(Text excerpt)
□ □ □ □ □
# My Scarecrow for 2015



## Kcapazzi (Sep 24, 2015)

Last year I built a reaper, and was very pleased with the way it turned out. So this year I decided to go full "graveyard theme"... the graveyard is still being completed, so I will add pictures of it later, but wanted to share with you guys (and girls) my scarecrow I built to stand in the middle of the graveyard.

Very simple to build:

1 2x4 about 5'6" tall
1 2x4 about 12" long across the top for shoulders.
Chicken wire (spray painted black) & formed like rib cage
LOTS of little sticks woven into the chicken wire horizontally to look like rib bones
4 Larger sticks for arms, secured by black zip ties and black screws. Bring the arms up to the chest like they do bodies laid to rest.
□ □ □ □ □
(Given material)
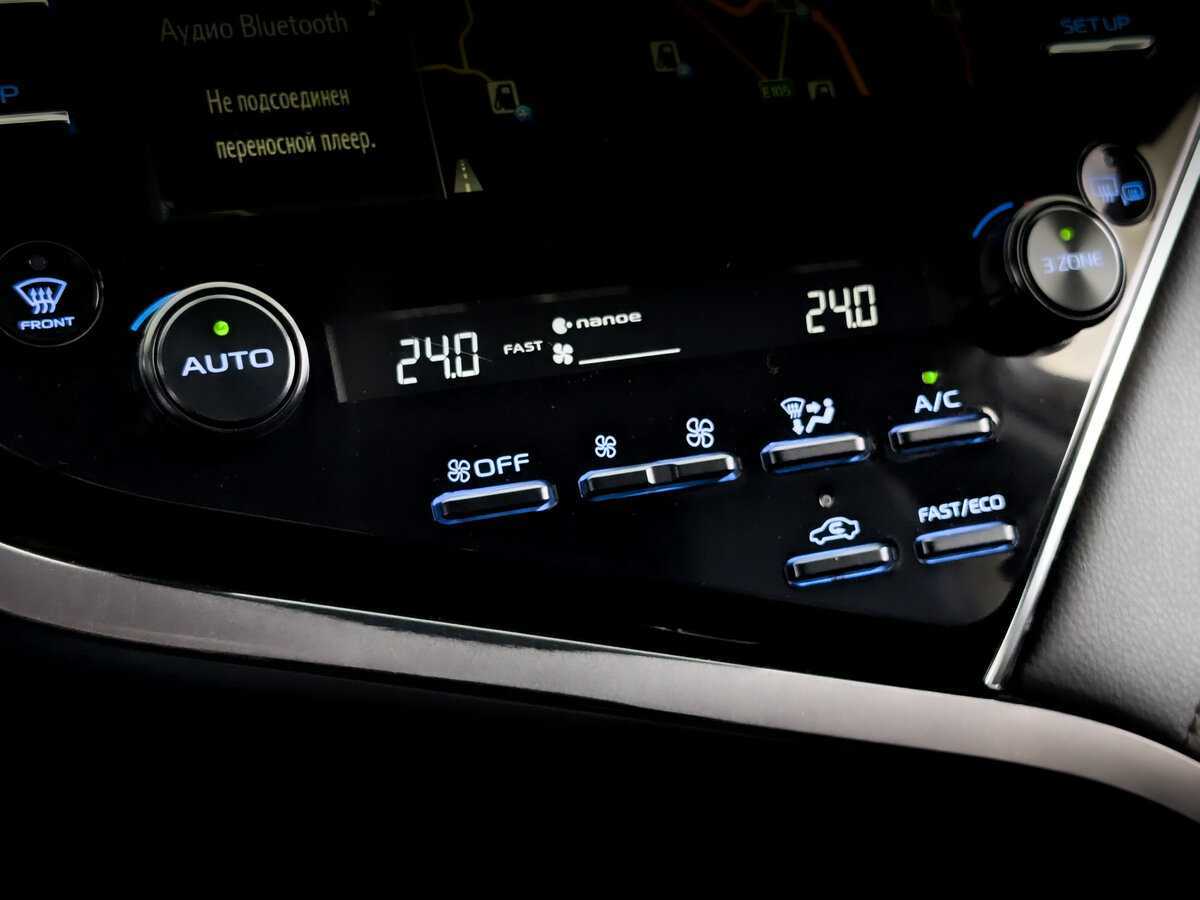 Toyota Camry 2019 года с пробегом. Фото: #25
□ □ □ □ □
(Prompt 1) In the scarecrow post, what did the poster build the year before?
(Prompt 2) Which five items are given in the build list of the scarecrow post?
(Prompt 3) Reproduce the part of the scarecrow post that opens with the words containing "# My Scarecrow" and closes with "top for shoulders.".

(Exercise solution 1) A reaper.

(Exercise solution 2)
- One 2x4 about 5'6" tall
- One 2x4 about 12" long across the top for shoulders
- Chicken wire (spray painted black), formed like a rib cage
- Lots of little sticks woven into the chicken wire horizontally to look like rib bones
- Four larger sticks for arms, secured by black zip ties and black screws

(Exercise solution 3)
# My Scarecrow for 2015



## Kcapazzi (Sep 24, 2015)

Last year I built a reaper, and was very pleased with the way it turned out. So this year I decided to go full "graveyard theme"... the graveyard is still being completed, so I will add pictures of it later, but wanted to share with you guys (and girls) my scarecrow I built to stand in the middle of the graveyard.

Very simple to build:

1 2x4 about 5'6" tall
1 2x4 about 12" long across the top for shoulders.